KubeHero's thesis: don't rebuild what OSS already nailed. Our chart ships our own services; everything else is either consumed (Prometheus, Grafana, DCGM) or installed alongside us via stack-install.sh.
Storage
| Role | Choice | Why this and not others |
|---|---|---|
| Time-series | ClickHouse (Altinity operator) | Columnar, billion-point compression. Same engine Cloudflare / PostHog / Signoz / Grafana Cloud run on. Postgres can't keep up at our event rate. |
| Metadata + audit | PostgreSQL via CloudNativePG | CNCF sandbox. Operator-managed, backed up to S3 automatically. Beats Bitnami's chart for production. |
| Cache + rate-limit | Valkey | Post-Redis-BSL: Valkey is the OSS answer. DragonflyDB is 25× faster but newer — Valkey is safer for v0. |
| Cold archive | S3 / Azure Blob / GCS via Parquet | Cheap forever-storage of detailed pod-seconds. DuckDB or ClickHouse queries them on demand. |
If you'd rather not self-manage these, each can be pointed at a managed equivalent (e.g. Neon for Postgres, ClickHouse Cloud, Upstash for Valkey) via Helm values.
Auth
Dex (CNCF sandbox) is the OIDC proxy. Connectors to Okta, Azure AD, Google Workspace, GitHub, GitLab, and LDAP ship in the standard distribution. We never see passwords. See Integrations · Identity.
Observability
We ride kube-prometheus-stack, we don't fight it.

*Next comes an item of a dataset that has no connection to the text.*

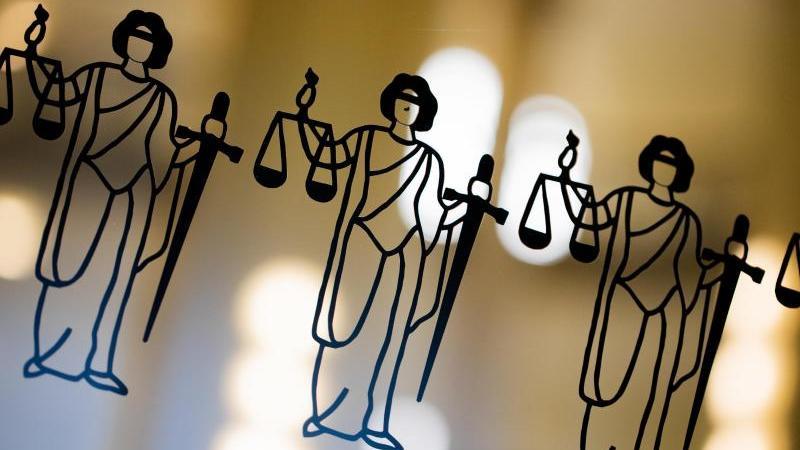 Mehrere Justitia-Abbildungen sind an einer Scheibe zu sehen. Foto: Rolf Vennenbernd/dpa/Archivbild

- Prometheus — scrapes our
/metrics, runs our PrometheusRule - Grafana — our 3 ConfigMap dashboards auto-load via the sidecar
- Alertmanager — routes chargeback alerts to Slack / PagerDuty / OpsGenie
- Optional: Loki (logs), Tempo (traces), Pyroscope (continuous profiling → flame graphs in workload drill-in)
Security (Posture view sources)
| Tool | Role | OSS |
|---|---|---|
| Trivy Operator | CVE + misconfig scans on running workloads | Apache 2 · CNCF-adjacent |
| Falco | Runtime anomaly detection | CNCF graduated |
| Tetragon | eBPF-based runtime security | CNCF sandbox · Isovalent |
| Azure Defender / AWS Inspector v2 / GCP SCC | Cloud posture + findings | vendor APIs |
| Pod Security Standards | Built-in admission baseline | upstream K8s |
We correlate findings against workload cost so a $18k/mo workload with an unpatched critical CVE ranks higher than either fact alone.
Secrets
External Secrets Operator — bridges AWS Secrets Manager / Azure Key Vault / GCP Secret Manager / HashiCorp Vault → Kubernetes Secrets. Most mature clusters already run it.
Certs
cert-manager — weekly mTLS rotation for agent ↔ control plane. We don't ship our own PKI.
Per-cloud integrations
| Cloud | Auth | Pricing | Security | Autoscaler signal |
|---|---|---|---|---|
| AWS | IRSA | Pricing API + Savings Plans + Spot | Inspector v2 + GuardDuty + Security Hub | Karpenter, Cluster Autoscaler |
| GCP | Workload Identity | Cloud Billing → BigQuery + CUD recommender | Security Command Center | GKE Autoscaler |
| Azure | Workload Identity | Cost Management + Retail Prices + RIs/SPs | Defender for Cloud | AKS Autoscaler |
Each cloud is a drop-in adapter behind a single Go interface — adding Oracle / IBM / Alibaba later is a new file.
Autoscaler signals (read-only)
We read signals from whichever autoscaler is already running; we never replace.
- Karpenter (AWS, expanding to Azure)
- Cluster Autoscaler (all clouds, older)
- KEDA (event-driven autoscaling)
- VPA (Vertical Pod Autoscaler — we sanity-check our rightsizing against its recommendations)
What we deliberately DO NOT adopt
- OpenCost / Kubecost allocation engine — their accuracy ceiling is our baseline. We offer an importer for their labels if a customer wants continuity.
- Kyverno / Gatekeeper — admission-level. Our CRDs are resource-level. Orthogonal concerns.
- Temporal — heavy. Add when we need durable long-running workflows, not before.
Install it all
# interactive — prompts for each dep
./infra/demo/stack-install.sh
# non-interactive full stack
./infra/demo/stack-install.sh --all
# just kubehero + kube-prometheus-stack (rest must already be present)
./infra/demo/stack-install.sh --core-only
Every block in values.yaml has embedded: false + external: { ... } — point at your existing deployment, or flip embedded to true and install via the script above.